__REQUISITOS__:
**1)** No texto selecionado, qual é o montante indicado como quinhão do Réu Jorge na herança, em vez do de 56.583,19 €uros?
**2)** Por favor, reescreva o trecho do texto selecionado que começa com as palavras que contêm "19.º-Será este o" e termina com "dizemos não esperar!", trocando "quinhão" por "quota-parte".

19.º-Será este o montante de 46.321,26 €uros, e não o de 56.583,19 €uros, que constitui o quinhão do Réu Jorge na herança aberta por óbito de seu pai A. J. e pelo qual responderá, na eventual improcedência do presente recurso, o que humildemente dizemos não esperar!
20.º-Por outro lado, ainda para a eventual procedência da presente acção – o que se não concebe – certo é que a Apelada Banco X, crl, instaurou contra o aqui Réu Jorge a acção declarativa com o n.º200/14.6 T8VLN, que corre termos no Juízo Local Cível - Juiz 2, nesta comarca, por via da qual peticiona, relacionado com os créditos aludidos nas alíneas a), b), c), d), e), f), g), h), i) e j) dos Factos Assentes, o seguinte:

- declarar-se nulo por simulado o negócio de compra e venda, com data de 18 de Abril de 2013, transcrito no ponto 109.º desta petição
-Determinar-se o cancelamento do registo de aquisição a favor da ré sociedade, a que se refere a apresentação n.º 2902 de 2013.04.29, que incide sobre a fracção descrita sob o n.º73-CZ, freguesia de Valença.

__EXCERTO DO MATERIAL__:
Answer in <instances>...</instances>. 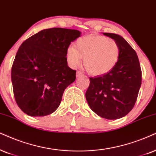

__RESULTADOS POR TAREFA__:
**1)** 46.321,26 €uros.

**2)**
19.º-Será este o montante de 46.321,26 €uros, e não o de 56.583,19 €uros, que constitui o quota-parte do Réu Jorge na herança aberta por óbito de seu pai A. J. e pelo qual responderá, na eventual improcedência do presente recurso, o que humildemente dizemos não esperar!